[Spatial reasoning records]
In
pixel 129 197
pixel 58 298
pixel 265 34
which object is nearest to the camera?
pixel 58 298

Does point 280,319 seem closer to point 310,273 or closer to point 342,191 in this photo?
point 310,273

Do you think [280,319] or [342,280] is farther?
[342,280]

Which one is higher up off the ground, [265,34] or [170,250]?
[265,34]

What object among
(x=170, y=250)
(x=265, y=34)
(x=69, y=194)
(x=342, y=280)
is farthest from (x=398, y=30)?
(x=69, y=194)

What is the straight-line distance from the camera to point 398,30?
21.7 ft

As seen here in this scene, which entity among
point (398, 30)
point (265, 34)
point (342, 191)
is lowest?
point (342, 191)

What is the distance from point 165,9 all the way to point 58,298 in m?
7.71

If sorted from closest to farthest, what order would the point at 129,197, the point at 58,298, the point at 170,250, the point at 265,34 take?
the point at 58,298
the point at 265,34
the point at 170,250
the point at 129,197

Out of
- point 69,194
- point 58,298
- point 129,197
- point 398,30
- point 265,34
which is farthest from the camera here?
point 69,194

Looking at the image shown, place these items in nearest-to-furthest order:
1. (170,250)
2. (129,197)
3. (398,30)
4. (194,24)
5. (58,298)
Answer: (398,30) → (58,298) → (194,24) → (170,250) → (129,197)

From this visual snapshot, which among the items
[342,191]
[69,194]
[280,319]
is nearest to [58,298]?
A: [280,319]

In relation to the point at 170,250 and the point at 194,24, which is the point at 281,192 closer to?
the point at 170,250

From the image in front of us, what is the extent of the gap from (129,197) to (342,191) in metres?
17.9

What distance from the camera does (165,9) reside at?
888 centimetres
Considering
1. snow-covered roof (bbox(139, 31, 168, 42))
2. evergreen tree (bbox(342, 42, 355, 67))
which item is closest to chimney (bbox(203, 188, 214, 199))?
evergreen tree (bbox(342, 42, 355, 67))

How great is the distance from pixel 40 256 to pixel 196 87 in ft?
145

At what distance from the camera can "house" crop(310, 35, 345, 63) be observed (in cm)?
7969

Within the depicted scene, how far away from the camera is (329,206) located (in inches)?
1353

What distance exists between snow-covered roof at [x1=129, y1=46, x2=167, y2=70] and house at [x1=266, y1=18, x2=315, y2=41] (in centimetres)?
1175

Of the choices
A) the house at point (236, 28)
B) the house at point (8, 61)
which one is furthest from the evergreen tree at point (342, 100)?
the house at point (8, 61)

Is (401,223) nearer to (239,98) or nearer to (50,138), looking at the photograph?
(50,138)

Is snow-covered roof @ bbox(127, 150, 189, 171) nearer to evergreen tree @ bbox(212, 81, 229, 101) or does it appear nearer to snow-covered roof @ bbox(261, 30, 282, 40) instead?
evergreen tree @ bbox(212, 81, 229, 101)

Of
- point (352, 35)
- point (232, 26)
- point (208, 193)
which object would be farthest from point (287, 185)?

▶ TASK BRIEF: Format every line of the records above as a numbered list, leaving out the blank lines.

▶ OUTPUT:
1. In
2. pixel 129 197
3. pixel 58 298
4. pixel 265 34
5. which object is nearest to the camera?
6. pixel 58 298
7. Does point 280,319 seem closer to point 310,273 or closer to point 342,191 in this photo?
8. point 310,273
9. Do you think [280,319] or [342,280] is farther?
10. [342,280]
11. Which one is higher up off the ground, [265,34] or [170,250]?
12. [265,34]
13. What object among
14. (x=170, y=250)
15. (x=265, y=34)
16. (x=69, y=194)
17. (x=342, y=280)
18. is farthest from (x=398, y=30)?
19. (x=69, y=194)
20. What is the straight-line distance from the camera to point 398,30?
21. 21.7 ft
22. As seen here in this scene, which entity among
23. point (398, 30)
24. point (265, 34)
25. point (342, 191)
26. is lowest?
27. point (342, 191)
28. What is the distance from point 165,9 all the way to point 58,298 in m?
29. 7.71
30. If sorted from closest to farthest, what order would the point at 129,197, the point at 58,298, the point at 170,250, the point at 265,34 take?
31. the point at 58,298
32. the point at 265,34
33. the point at 170,250
34. the point at 129,197
35. Out of
36. - point 69,194
37. - point 58,298
38. - point 129,197
39. - point 398,30
40. - point 265,34
41. which is farthest from the camera here?
42. point 69,194
43. Looking at the image shown, place these items in nearest-to-furthest order:
44. 1. (170,250)
45. 2. (129,197)
46. 3. (398,30)
47. 4. (194,24)
48. 5. (58,298)
49. Answer: (398,30) → (58,298) → (194,24) → (170,250) → (129,197)
50. From this visual snapshot, which among the items
51. [342,191]
52. [69,194]
53. [280,319]
54. is nearest to [58,298]?
55. A: [280,319]
56. In relation to the point at 170,250 and the point at 194,24, which is the point at 281,192 closer to?
57. the point at 170,250
58. From the image in front of us, what is the extent of the gap from (129,197) to (342,191) in metres?
59. 17.9
60. What distance from the camera does (165,9) reside at?
61. 888 centimetres
62. Considering
63. 1. snow-covered roof (bbox(139, 31, 168, 42))
64. 2. evergreen tree (bbox(342, 42, 355, 67))
65. which item is closest to chimney (bbox(203, 188, 214, 199))?
66. evergreen tree (bbox(342, 42, 355, 67))
67. How great is the distance from pixel 40 256 to pixel 196 87 in ft?
68. 145
69. At what distance from the camera can "house" crop(310, 35, 345, 63) be observed (in cm)?
70. 7969
71. Within the depicted scene, how far away from the camera is (329,206) located (in inches)?
72. 1353
73. What distance exists between snow-covered roof at [x1=129, y1=46, x2=167, y2=70] and house at [x1=266, y1=18, x2=315, y2=41] (in centimetres)?
74. 1175
75. Of the choices
76. A) the house at point (236, 28)
77. B) the house at point (8, 61)
78. which one is furthest from the evergreen tree at point (342, 100)?
79. the house at point (8, 61)
80. Is (401,223) nearer to (239,98) or nearer to (50,138), looking at the photograph?
81. (50,138)
82. Is snow-covered roof @ bbox(127, 150, 189, 171) nearer to evergreen tree @ bbox(212, 81, 229, 101) or does it appear nearer to snow-covered roof @ bbox(261, 30, 282, 40) instead?
83. evergreen tree @ bbox(212, 81, 229, 101)
84. Of
85. - point (352, 35)
86. - point (232, 26)
87. - point (208, 193)
88. which object would be farthest from point (287, 185)?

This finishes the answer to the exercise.